Had Renoir not insisted that one of Caillebotte's own paintings -- the ''Floor-Scrapers'' of 1875 -- be included with his donation, the 20th-century public might never have seen his work at all. (The bulk of his output remains in his family's hands to this day.) And it was another 70 years before the Art Institute of Chicago became the first museum to purchase one of his pictures when it bought his massive 1877 masterpiece ''Paris Street; Rainy Day'' in 1964. In the 1970s, largely through the efforts of Kirk Varnedoe, now chief curator of painting and sculpture at New York's Museum of Modern Art, serious attention was turned to Caillebotte for the first time.

Now, a century after his death, the Art Institute, the French National Museums, and the Musee d'Orsay have organized the first major international retrospective of Caillebotte's work.
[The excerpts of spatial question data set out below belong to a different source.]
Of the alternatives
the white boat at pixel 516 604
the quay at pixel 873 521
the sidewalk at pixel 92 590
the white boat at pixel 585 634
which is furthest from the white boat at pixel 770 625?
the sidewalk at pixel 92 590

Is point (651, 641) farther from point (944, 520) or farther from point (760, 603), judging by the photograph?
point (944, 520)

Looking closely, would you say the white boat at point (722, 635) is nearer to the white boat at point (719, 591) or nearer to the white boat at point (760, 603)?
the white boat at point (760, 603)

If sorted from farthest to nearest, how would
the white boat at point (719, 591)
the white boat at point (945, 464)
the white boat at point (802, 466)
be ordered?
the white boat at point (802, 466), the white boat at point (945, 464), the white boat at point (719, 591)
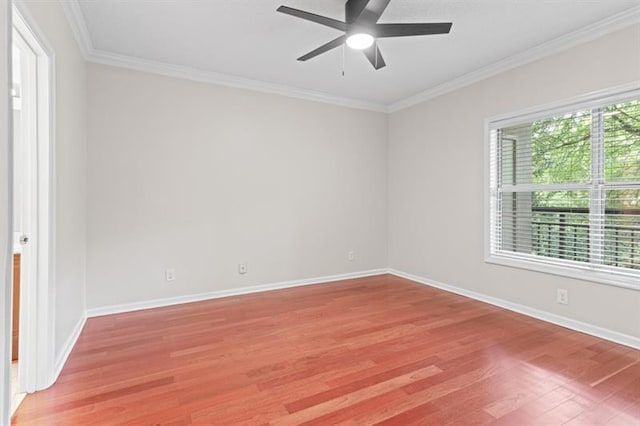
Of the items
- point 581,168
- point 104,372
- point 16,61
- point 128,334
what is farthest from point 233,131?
point 581,168

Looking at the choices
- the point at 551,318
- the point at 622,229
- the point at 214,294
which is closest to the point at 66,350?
the point at 214,294

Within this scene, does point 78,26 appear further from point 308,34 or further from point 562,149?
point 562,149

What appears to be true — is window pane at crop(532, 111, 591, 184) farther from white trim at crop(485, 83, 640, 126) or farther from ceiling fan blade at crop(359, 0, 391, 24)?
ceiling fan blade at crop(359, 0, 391, 24)

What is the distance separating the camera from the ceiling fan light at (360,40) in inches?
90.7

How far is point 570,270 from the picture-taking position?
2.87m

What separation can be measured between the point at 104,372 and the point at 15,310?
2.51 ft

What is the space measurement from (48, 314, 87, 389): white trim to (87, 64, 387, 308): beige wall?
38 centimetres

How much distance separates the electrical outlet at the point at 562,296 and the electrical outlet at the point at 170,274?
381 centimetres

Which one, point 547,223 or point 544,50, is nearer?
point 544,50

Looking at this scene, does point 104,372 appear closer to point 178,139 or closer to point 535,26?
point 178,139

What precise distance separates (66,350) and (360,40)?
10.3 feet

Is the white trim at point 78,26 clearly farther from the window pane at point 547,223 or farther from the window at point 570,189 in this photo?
the window pane at point 547,223

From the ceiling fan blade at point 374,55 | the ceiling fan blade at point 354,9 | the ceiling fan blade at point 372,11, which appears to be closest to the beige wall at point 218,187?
the ceiling fan blade at point 374,55

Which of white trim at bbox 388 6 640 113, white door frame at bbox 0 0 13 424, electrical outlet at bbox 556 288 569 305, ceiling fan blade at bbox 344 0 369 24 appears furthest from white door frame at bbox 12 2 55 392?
electrical outlet at bbox 556 288 569 305
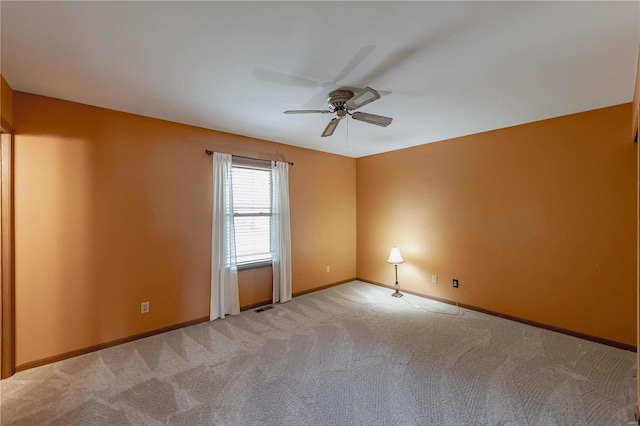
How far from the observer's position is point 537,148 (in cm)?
329

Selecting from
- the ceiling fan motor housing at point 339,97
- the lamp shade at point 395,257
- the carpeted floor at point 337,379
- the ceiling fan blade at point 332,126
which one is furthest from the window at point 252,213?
the lamp shade at point 395,257

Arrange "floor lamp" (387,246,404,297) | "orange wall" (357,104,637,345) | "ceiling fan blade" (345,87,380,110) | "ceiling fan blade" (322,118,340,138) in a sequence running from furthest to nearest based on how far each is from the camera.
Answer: "floor lamp" (387,246,404,297) < "orange wall" (357,104,637,345) < "ceiling fan blade" (322,118,340,138) < "ceiling fan blade" (345,87,380,110)

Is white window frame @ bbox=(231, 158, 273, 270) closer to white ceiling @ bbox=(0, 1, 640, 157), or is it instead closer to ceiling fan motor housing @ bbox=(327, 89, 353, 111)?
white ceiling @ bbox=(0, 1, 640, 157)

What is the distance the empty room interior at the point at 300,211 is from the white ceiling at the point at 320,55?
19 mm

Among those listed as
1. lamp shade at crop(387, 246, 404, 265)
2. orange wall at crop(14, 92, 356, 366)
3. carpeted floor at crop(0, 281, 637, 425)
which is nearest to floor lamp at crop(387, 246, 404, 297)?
lamp shade at crop(387, 246, 404, 265)

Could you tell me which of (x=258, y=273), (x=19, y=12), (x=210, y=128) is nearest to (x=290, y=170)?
(x=210, y=128)

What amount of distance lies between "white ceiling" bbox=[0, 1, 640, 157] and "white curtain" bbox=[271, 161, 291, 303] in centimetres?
129

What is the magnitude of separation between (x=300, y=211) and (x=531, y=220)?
3.20 metres

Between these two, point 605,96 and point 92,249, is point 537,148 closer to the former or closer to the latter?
point 605,96

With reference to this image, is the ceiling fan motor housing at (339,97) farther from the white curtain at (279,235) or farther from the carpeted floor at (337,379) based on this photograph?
the carpeted floor at (337,379)

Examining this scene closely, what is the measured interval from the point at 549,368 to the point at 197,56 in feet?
12.7

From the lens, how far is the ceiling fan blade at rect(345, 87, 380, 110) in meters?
1.93

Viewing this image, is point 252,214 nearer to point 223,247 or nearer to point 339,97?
point 223,247

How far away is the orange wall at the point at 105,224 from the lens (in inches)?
99.0
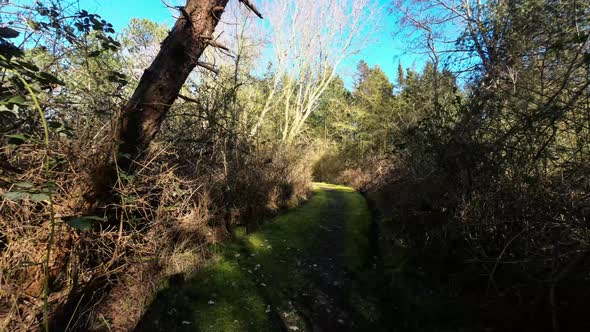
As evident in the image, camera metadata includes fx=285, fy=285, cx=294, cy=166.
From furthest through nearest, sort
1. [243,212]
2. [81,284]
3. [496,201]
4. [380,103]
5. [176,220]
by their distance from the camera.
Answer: [380,103]
[243,212]
[176,220]
[496,201]
[81,284]

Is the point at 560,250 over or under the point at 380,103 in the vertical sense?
under

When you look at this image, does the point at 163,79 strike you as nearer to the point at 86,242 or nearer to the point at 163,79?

And while the artist might have been nonplussed, we should not be. Complete with a handsome, comprehensive catalogue, ''Gustave Caillebotte: Urban Impressionist,'' now on view at the Art Institute, reveals the painter as a unique and compelling figure, possessed of a modern sensibility so different from his contemporaries and so right for our own time.

Visitors to the Art Institute have come to love ''Paris Street,'' Caillebotte's signature painting, even if they have known little about the man behind it. It holds pride of place in the museum's collections along with its ''cousin,'' Georges Seurat's ''A Sunday on La Grande Jatte -- 1884.'' What Seurat did for the suburban weekend, Caillebotte had done for the urbanites of the new Paris a decade earlier. And while Seurat's work has a pastoral quality, Caillebotte's paintings have a stark, almost realistic feel to them. People pass each other without speaking. Subjects are seen from the back or lost in thought. Even in his portraits, Caillebotte often depicts his subjects hard at work at their desks.

It is not just his subject matter that sets Caillebotte apart -- the grand boulevards of Hausmann's Paris, the rows of identical apartment houses, the new iron bridges of the Right Bank -- but his approach as well. The Lumiere brothers would not invent motion pictures for another year after the artist's death, but Caillebotte's point of view anticipates the cinema. His scenes of city life are ''cropped'' so that people are walking on or off the canvas. ''Boulevard Seen from Above'' (1880) is just that, an aerial view of a city street with a vertiginous quality that draws the viewer into the picture in a way Hitchcock would have applauded.

Much of Caillebotte's life remains a mystery to us. The show includes 30 drawings, fascinating studies for the two versions of ''Floor-Scrapers'' and for ''Paris Street.'' But we have no journals or letters to offer any clues to his purposes or opinions. Although he lived with a young actress in his last years, he did not paint her. His real pleasure was in the company of men, and he captures this in his paintings of friends boating or playing cards. He painted only one awkward female nude, but the 1884 ''Man at His Bath'' is one of the first natural views of a naked man.

With the exception of two late self-portraits, the show ends on a rather anticlimactic note, with a room of still lifes and floral studies. While they are again marked by the realism of Caillebotte's peopled paintings -- sides of beef hanging in a butcher's window, a view of fruit on a vendor's stand as opposed to an arrangement in the artist's studio -- neither their style nor subject matter commands our attention, and they are of greater interest to art historians.

At the show's exit, in an inevitable merchandising coup, visitors are offered umbrellas imprinted with scenes of ''Paris Street.'' The effect is to return our thoughts to the exhibition's major paintings, to Caillebotte's documentation of the sad and sweet mysteries of modern life, to the window he provides on the urban soul.

*''Gustave Caillebotte: Urban Impressionist'' runs through May 28 at the Art Institute of Chicago. It then travels to the Los Angeles County Museum of Art from June 25 through Sept. 10.